We're considering adding Kafka monitoring to SPM (see http://sematext.com/spm/index.html ). We use Kafka ourselves and would like to see our Kafka metrics in SPM along with Hadoop, HBase, Solr, and other metrics we monitor.
My questions: * What do people currently use for monitoring Kafka? * Is there apetite for adding Kafka support to SPM? * How different is the structure/content of JMX for 0.7 vs. 0.8? Is 0.8 a backwards-compatible superset of 0.7?
I think there's really two angles to look at this from...
1) What is 'important' to monitor? Meaning, what subset of these are important/critical for being able to tell system health (things you want to set alerts on), what subset are nice to have for overall health and capacity planning (things you want to create pretty graphs on) and the rest (not immediately useful in general, but can really help in a debugging/triage situation).
2) How do you get the data? Kind of independent of the above, though kinda related as well.
As for the second one, you need to look at the collection mechanics. As you mentioned below, large scale polling (especially with a non-trivial number of beans) is expensive and problematic no matter how you do it (JMX or HTTP) given enough scale. I don't have much experience with the codahale metrics route directly, but I have messed with Jolokia, which is likely in the same boat - they expose the metrics for you to grab. In both cases, given enough data points (and kafka, depending on the number of topics involved, has a /lot/ of them), either can be slow if not implemented carefully. Meaning you may overrun your desired polling interval.

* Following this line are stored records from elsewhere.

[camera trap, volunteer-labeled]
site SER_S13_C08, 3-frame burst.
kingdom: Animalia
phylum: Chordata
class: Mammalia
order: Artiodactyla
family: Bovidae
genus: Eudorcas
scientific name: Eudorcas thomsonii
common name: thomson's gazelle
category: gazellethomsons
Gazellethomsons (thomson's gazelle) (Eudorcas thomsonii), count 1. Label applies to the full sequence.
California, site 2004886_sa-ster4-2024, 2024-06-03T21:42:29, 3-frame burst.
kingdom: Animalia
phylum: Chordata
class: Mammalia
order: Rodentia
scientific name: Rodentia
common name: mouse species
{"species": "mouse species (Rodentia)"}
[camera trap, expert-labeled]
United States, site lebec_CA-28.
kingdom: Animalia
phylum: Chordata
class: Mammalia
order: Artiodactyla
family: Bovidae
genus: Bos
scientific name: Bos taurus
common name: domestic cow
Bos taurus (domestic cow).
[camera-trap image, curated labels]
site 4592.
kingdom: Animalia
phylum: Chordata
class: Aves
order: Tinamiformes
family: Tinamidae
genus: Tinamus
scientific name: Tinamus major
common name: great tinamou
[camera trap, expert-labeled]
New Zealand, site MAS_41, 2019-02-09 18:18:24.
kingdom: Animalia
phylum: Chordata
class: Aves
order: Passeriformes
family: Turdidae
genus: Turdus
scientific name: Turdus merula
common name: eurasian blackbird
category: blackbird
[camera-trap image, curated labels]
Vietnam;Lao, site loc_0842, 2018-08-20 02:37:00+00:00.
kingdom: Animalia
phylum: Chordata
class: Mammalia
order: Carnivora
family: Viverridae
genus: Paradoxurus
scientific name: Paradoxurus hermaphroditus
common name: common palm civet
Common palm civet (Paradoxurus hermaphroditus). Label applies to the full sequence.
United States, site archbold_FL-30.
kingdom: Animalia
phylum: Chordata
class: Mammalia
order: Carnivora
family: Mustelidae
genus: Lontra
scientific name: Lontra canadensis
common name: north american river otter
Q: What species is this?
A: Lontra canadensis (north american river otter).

In very large environments, I've found it very scalable to have either a local poller on the box (which could be reading via JMX or HTTP) which then emits the data to something or have some kind of wrapper around the application that does the collection/emission (launching the broker as a thread, and the parent process dows some JMX magic to connect to the data points). Both of these routes depend a lot on your monitoring infrastructure, but they will help you get around the general wide polling problem...